Task statement :: Arrange the data from the line containing "How far is point" through the end as a numbered list, one line per item and with blank lines omitted.

Data for the task ::
** start **

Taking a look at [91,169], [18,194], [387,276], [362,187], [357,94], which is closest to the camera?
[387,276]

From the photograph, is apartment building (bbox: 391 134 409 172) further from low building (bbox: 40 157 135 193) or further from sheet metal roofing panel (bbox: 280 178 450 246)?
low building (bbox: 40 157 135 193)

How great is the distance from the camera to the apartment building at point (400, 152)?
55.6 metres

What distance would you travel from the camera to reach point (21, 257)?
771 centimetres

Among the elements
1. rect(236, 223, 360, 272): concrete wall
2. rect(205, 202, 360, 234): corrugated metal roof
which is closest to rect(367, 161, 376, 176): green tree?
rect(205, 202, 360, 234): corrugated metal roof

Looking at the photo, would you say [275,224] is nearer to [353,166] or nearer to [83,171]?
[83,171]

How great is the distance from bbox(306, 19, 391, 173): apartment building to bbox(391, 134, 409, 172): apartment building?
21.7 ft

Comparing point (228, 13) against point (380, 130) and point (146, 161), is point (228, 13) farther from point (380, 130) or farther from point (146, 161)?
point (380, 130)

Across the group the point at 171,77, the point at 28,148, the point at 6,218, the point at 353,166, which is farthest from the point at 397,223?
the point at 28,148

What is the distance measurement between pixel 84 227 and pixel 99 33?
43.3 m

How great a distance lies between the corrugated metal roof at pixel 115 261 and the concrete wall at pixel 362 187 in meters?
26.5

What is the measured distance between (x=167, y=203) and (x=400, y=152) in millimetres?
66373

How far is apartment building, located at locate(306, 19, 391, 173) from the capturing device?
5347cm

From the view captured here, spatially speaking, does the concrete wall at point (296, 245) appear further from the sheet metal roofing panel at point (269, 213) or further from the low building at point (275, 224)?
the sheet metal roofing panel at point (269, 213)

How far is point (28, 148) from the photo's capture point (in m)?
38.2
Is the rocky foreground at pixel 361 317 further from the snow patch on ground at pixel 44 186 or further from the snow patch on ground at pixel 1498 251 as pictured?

** end **

Answer to the problem ::
1. How far is point (28, 148) from the photo's capture point (in m)?
2. 38.2
3. Is the rocky foreground at pixel 361 317 further from the snow patch on ground at pixel 44 186 or further from the snow patch on ground at pixel 1498 251 as pictured?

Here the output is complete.